§ **Written exercise**: Copy the text of the records below word for word, leaving out the pictures.

§ **Supplied information**:
## BEGIN

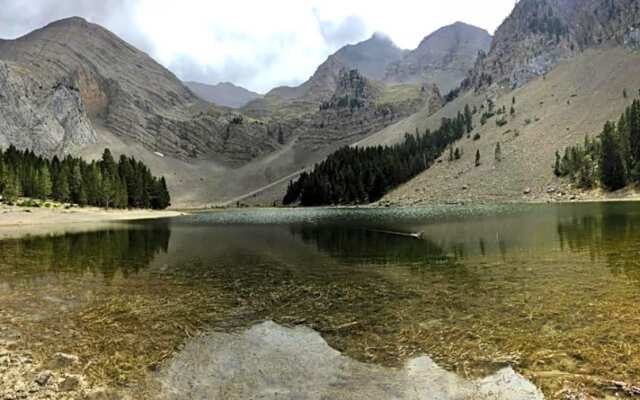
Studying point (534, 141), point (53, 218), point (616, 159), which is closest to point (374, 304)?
point (53, 218)

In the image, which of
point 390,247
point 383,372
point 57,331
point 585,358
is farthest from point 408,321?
point 390,247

## END

§ **Result for this task**:
Studying point (534, 141), point (53, 218), point (616, 159), which is closest to point (374, 304)?
point (53, 218)

In the image, which of
point 390,247
point 383,372
point 57,331
point 585,358
is farthest from point 408,321?
point 390,247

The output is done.